We made a key mistake however, by not reading a summary of the opera (Falstaff) before we attended, then got a second surprise when the subtitles for the Italian opera were only in Hungarian (in Paris the subtitles were in both French and English). After the first act in which we had no idea what happened, I raced down and found a program and we were able to catch up. All in all a good time in an unbelievable venue.
There was enthusiastic applause after the performance ended, but then something strange happened and the people began a synchronized clap. Turns out this method of applause is a storied tradition in Hungary that is explained more fully here.
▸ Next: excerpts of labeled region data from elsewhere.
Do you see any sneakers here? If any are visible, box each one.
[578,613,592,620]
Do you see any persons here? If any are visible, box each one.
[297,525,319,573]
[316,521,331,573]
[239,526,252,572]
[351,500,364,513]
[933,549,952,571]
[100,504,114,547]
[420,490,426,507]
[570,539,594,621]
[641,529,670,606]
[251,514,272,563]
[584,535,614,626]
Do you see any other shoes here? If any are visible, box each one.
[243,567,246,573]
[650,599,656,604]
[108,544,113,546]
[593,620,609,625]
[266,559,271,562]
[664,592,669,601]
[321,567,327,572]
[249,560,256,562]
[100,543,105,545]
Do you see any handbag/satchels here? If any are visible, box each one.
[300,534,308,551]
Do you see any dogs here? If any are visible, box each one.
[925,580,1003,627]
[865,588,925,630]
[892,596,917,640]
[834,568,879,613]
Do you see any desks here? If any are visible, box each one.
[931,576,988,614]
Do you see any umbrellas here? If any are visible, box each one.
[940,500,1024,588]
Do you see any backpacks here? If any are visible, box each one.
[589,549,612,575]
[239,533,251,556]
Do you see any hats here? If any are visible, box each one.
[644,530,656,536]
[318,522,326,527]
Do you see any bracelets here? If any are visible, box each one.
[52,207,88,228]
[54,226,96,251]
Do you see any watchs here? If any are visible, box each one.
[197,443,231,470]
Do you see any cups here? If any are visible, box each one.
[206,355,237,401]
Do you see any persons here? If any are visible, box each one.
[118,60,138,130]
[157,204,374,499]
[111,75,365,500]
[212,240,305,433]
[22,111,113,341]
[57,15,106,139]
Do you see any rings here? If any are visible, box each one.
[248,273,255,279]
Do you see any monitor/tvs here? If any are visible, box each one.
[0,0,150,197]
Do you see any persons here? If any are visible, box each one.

Apparently, anyone seen standing and cheering is immediately pegged as a tourist.
Another Hungarian tradition is to not clink glasses together when toasting. The tradition, or lack of, dates back to 1848, when Austrians squashed a Hungarian uprising and started executing Hungarian leaders. After each execution they would clink their beer glasses, hence the reason why clinking glasses is verboten.
Oh, here’s a picture of me outside a new brewpub in Hungary. Just so you didn’t think I lost my way.
Did you know that Budapest is actually divided into a Buda side and a Pest side, separated by the Danube River? Buda and Pest were two separate cities before being combined into Budapest in 1873. Pest is the more happening side, while Buda is a bit more mellow. We stayed on both sides and just loved our time there.
We’ve now moved on to Croatia and just went to a museum that I can finally relate to. It’s called the Museum of Broken Relationships in the capital city of Zagreb and consists of stories of failed relationships and items from one of the parties that perhaps symbolized the relationship.
It was fascinating to hear the stories behind the break-ups and the meanings behind the items donated to the museum. One consisted of a love letter written by a women to her boyfriend that was never sent because he broke up with her through e-mail. She taped the letter to a mirror, then smashed the mirror. The pieces of glass and pieces of the love letter are encased at the museum. Also on display was an axe used by a spurned lover to chop his ex’s furniture into pieces.